## Document segment
########################################

North Cascades Larch Madness
Western Larch (Larix occidentalis) #25781 Purchase
Just about everybody knows that some of the best fall colors can be found in New England, or for that matter just about anywhere east of the Mississippi. The Colorado Rockies and California Sierra have their own spectacular displays of aspens, And even the Southwest can put on a good show with their cottonwoods. But in comparison, the Pacific Northwest isn’t exactly known for dazzling fall color.
Those not familiar with the Northwest may not know about the magical displays of yellow and gold put on by two kinds of trees. I’m referring to the Lyall’s or Subalpine Larch and the Western Larch. The needles of these two unusual coniferous trees turn a brilliant gold every fall before they are shed. Both varieties grow in very specific areas. And with the right lighting, they can put just about any Vermont forest to shame. But you’ll have to do your homework and legwork to find the best displays. In this post, I’ll be concentrating on the subalpine larch variety.

########################################

Entries from a dataset:
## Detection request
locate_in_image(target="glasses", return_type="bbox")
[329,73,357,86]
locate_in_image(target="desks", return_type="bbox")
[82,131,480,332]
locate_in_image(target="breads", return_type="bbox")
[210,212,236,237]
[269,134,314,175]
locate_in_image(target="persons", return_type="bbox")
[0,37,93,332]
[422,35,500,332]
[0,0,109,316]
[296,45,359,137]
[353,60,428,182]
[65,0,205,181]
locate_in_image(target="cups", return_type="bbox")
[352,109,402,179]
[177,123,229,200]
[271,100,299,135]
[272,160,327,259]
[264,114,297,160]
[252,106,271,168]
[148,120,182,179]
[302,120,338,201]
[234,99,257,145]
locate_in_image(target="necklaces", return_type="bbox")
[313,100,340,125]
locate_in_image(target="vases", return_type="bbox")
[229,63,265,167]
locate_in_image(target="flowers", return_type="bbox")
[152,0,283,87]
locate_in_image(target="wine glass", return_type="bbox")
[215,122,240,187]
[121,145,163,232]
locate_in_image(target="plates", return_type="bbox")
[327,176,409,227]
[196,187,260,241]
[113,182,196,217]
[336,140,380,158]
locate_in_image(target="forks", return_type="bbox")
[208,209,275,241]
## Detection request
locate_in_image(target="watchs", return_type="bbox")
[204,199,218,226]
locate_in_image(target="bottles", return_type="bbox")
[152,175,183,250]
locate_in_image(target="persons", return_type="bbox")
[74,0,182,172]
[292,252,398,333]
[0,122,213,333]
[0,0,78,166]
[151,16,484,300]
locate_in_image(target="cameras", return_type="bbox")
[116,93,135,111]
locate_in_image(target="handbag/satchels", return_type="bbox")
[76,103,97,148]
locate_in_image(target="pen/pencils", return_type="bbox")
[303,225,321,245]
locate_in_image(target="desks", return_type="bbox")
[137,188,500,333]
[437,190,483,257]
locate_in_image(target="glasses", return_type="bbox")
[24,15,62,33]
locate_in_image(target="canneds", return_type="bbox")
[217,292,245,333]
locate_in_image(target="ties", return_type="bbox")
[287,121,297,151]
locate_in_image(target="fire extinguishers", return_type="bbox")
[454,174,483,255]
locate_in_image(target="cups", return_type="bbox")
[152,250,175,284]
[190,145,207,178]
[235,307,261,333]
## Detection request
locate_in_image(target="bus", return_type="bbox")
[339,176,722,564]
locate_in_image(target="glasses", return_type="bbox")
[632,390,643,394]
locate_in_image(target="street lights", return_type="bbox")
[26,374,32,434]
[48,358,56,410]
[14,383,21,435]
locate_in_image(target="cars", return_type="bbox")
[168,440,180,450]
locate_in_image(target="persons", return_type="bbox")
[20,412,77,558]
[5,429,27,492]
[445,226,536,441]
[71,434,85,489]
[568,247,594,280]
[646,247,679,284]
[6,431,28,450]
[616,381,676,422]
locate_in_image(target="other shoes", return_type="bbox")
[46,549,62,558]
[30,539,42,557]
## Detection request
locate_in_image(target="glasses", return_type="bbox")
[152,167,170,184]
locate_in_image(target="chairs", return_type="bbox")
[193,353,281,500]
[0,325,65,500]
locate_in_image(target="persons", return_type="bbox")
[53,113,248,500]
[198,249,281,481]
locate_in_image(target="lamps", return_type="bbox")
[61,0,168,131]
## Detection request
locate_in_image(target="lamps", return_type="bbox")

########################################

## Stated exercise
From the larch article above, reproduce everything from "North Cascades Larch" down to "dazzling fall color." without any change.

## Written response
North Cascades Larch Madness
Western Larch (Larix occidentalis) #25781 Purchase
Just about everybody knows that some of the best fall colors can be found in New England, or for that matter just about anywhere east of the Mississippi. The Colorado Rockies and California Sierra have their own spectacular displays of aspens, And even the Southwest can put on a good show with their cottonwoods. But in comparison, the Pacific Northwest isn’t exactly known for dazzling fall color.